A passenger train derailed during the morning rush hour in Hong Kong on Tuesday leaving three people injured, authorities said.
Images from the scene showed three carriages had left the tracks and were zigzagged across the rails near Hung Hom station in Kowloon — a busy interchange that provides services to mainland China.
Passengers had to leave the train through a broken door and cross tracks on the East Rail line to make their way to safety.
Rescue workers standing on a railway track near a passenger train, after it derailed during rush hour outside Hung Hom station.
The cause of the derailment was still under investigation but there was no immediate suggestion of foul play after previous attacks by pro-democracy protesters on the city’s mass transit system.
Train services between two stations on the line had been suspended due to the accident, according to the MTR Corporation, the city’s only rail company.
Hong Kong is in its fourth month of political unrest, which has seen millions of protesters hit the streets in the biggest challenge to China’s rule since the city’s handover from Britain in 1997.

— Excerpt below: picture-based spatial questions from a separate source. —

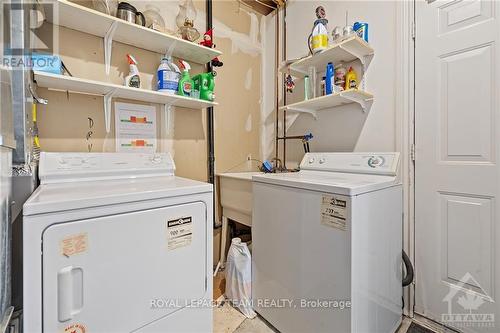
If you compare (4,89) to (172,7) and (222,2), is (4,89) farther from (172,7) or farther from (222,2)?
(222,2)

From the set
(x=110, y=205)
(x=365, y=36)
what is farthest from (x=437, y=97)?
(x=110, y=205)

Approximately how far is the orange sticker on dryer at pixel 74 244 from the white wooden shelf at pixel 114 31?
1.25 m

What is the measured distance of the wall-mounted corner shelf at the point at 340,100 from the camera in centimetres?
179

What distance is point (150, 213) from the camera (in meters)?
1.10

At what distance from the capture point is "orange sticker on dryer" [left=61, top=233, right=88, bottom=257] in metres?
0.90

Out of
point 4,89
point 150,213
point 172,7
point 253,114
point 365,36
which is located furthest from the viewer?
point 253,114

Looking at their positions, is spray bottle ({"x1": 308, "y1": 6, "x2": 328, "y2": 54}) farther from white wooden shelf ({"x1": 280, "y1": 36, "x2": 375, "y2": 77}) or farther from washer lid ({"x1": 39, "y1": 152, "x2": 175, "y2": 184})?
washer lid ({"x1": 39, "y1": 152, "x2": 175, "y2": 184})

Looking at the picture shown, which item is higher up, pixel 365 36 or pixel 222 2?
pixel 222 2

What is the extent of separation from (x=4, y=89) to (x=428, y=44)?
226cm

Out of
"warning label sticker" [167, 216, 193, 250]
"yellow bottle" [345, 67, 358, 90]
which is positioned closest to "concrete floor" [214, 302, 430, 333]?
"warning label sticker" [167, 216, 193, 250]

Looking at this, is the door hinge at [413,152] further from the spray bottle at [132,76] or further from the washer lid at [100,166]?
the spray bottle at [132,76]

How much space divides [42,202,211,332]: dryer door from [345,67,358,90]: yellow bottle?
4.80 ft

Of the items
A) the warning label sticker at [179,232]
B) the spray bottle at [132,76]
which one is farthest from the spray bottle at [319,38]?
the warning label sticker at [179,232]

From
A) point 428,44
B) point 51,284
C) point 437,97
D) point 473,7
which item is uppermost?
point 473,7
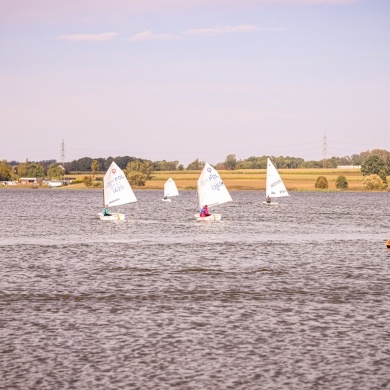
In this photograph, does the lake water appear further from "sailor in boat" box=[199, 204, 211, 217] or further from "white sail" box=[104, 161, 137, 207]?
"sailor in boat" box=[199, 204, 211, 217]

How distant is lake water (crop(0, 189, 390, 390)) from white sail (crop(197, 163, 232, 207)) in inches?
1243

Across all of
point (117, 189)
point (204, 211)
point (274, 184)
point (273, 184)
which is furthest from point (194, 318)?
point (274, 184)

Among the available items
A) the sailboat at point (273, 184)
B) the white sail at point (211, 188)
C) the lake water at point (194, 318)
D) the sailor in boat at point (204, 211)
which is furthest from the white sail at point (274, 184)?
the lake water at point (194, 318)

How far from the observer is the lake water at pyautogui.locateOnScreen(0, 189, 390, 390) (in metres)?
22.6

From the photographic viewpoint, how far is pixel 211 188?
92.9 m

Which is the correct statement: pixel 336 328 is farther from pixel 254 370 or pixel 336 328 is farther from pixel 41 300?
pixel 41 300

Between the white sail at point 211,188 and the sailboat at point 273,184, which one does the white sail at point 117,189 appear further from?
the sailboat at point 273,184

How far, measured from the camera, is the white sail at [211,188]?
92250 millimetres

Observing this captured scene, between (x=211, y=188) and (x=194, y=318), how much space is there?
6279 centimetres

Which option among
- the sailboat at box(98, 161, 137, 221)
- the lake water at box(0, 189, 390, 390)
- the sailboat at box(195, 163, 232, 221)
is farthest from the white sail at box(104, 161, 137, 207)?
the lake water at box(0, 189, 390, 390)

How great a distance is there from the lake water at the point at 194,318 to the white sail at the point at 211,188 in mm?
31580

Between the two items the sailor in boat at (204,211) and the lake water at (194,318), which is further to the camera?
the sailor in boat at (204,211)

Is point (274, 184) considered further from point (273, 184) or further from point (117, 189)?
point (117, 189)

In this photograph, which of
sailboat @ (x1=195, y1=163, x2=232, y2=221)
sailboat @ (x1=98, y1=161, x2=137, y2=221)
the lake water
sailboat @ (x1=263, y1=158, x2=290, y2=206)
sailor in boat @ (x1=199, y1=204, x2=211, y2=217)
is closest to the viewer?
the lake water
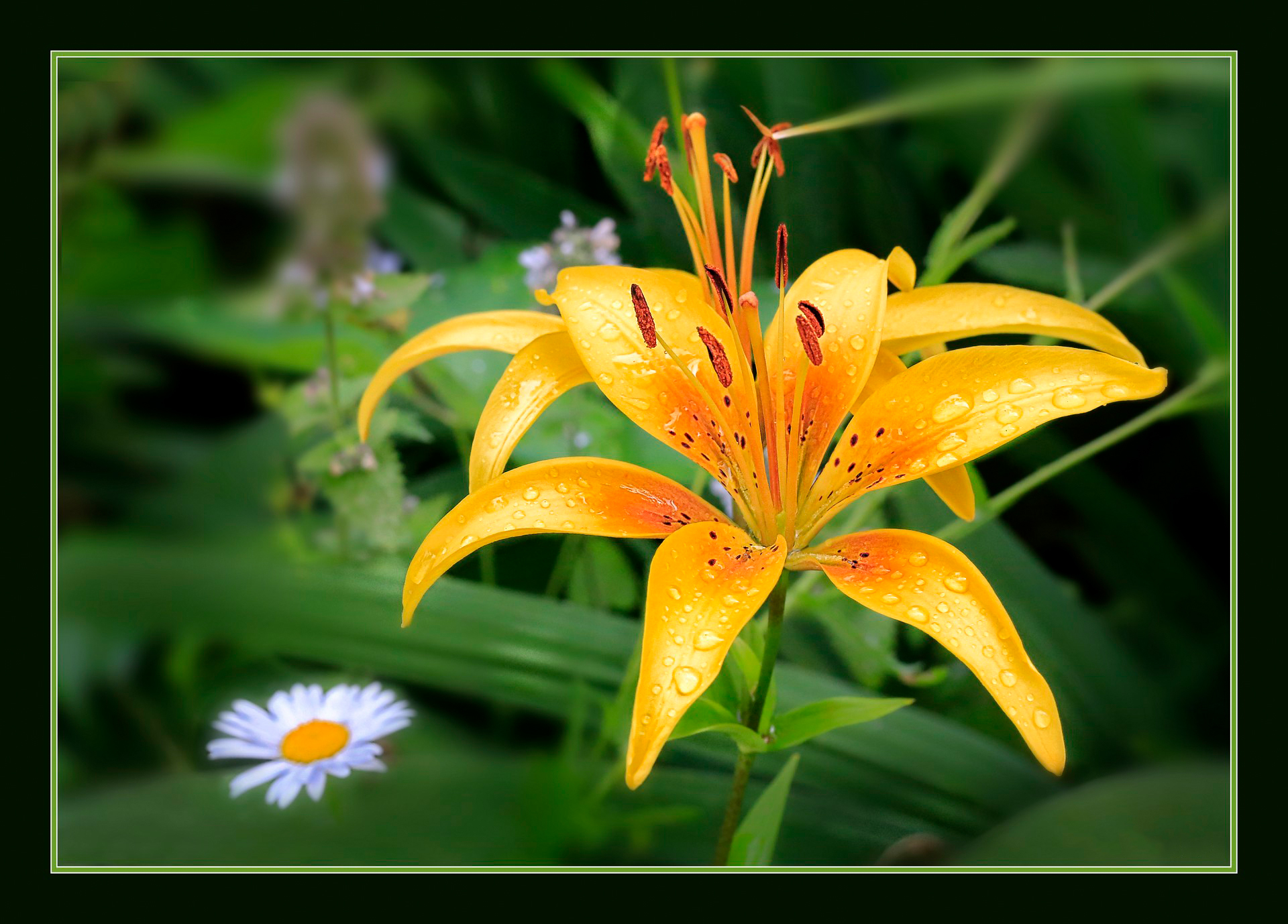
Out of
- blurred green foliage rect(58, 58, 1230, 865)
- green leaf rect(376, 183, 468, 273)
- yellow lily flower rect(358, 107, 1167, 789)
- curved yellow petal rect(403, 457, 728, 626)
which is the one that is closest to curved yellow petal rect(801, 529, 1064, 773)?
yellow lily flower rect(358, 107, 1167, 789)

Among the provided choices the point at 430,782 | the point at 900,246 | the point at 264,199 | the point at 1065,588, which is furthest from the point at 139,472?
the point at 1065,588

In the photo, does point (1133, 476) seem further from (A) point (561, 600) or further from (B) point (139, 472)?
(B) point (139, 472)

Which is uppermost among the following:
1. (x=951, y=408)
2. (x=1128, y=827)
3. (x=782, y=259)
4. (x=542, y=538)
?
(x=782, y=259)

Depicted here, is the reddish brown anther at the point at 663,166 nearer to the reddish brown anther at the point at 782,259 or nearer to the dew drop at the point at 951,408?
the reddish brown anther at the point at 782,259

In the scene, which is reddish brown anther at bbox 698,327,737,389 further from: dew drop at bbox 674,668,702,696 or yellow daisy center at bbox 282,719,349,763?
yellow daisy center at bbox 282,719,349,763

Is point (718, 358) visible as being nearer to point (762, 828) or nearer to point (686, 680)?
point (686, 680)

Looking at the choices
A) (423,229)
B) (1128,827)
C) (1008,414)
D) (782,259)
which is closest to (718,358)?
(782,259)

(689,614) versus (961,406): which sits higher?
(961,406)
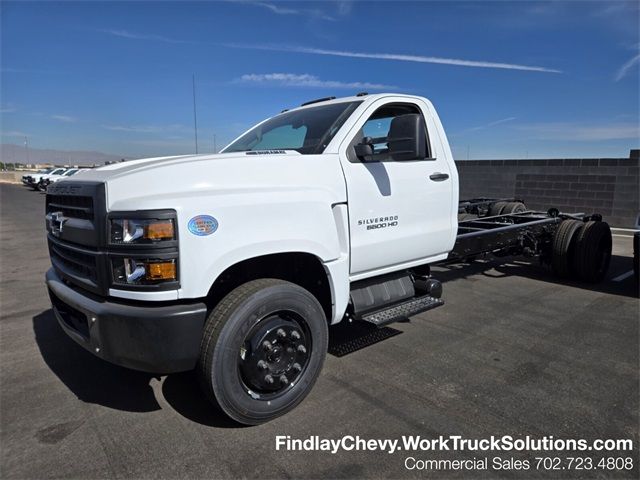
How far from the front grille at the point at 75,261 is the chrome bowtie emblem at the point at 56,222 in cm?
9

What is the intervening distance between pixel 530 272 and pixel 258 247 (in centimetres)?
613

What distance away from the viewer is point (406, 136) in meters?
3.62

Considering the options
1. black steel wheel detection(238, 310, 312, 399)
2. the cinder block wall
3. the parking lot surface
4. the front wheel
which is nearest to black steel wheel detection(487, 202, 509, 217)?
the parking lot surface

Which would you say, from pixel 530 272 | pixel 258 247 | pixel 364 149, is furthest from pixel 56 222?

Sparked by a now-withdrawn bill to allow extraditions to the mainland, the protests have turned increasingly violent with clashes between police and hardcore protesters becoming frequent.
The MTR Corporation has been targeted by protesters since the company refused to hand over CCTV footage of police last month beating demonstrators and passengers on a subway train.
Protesters have vented their fury by vandalising entrance barriers and ticketing machines and smashing windows in several stations.
In March, an MTR locomotive derailed and crashed into another train during the testing of a new signalling system.
Both trains were badly damaged and the two train drivers suffered only minor injuries. No passengers were on the trains at the time.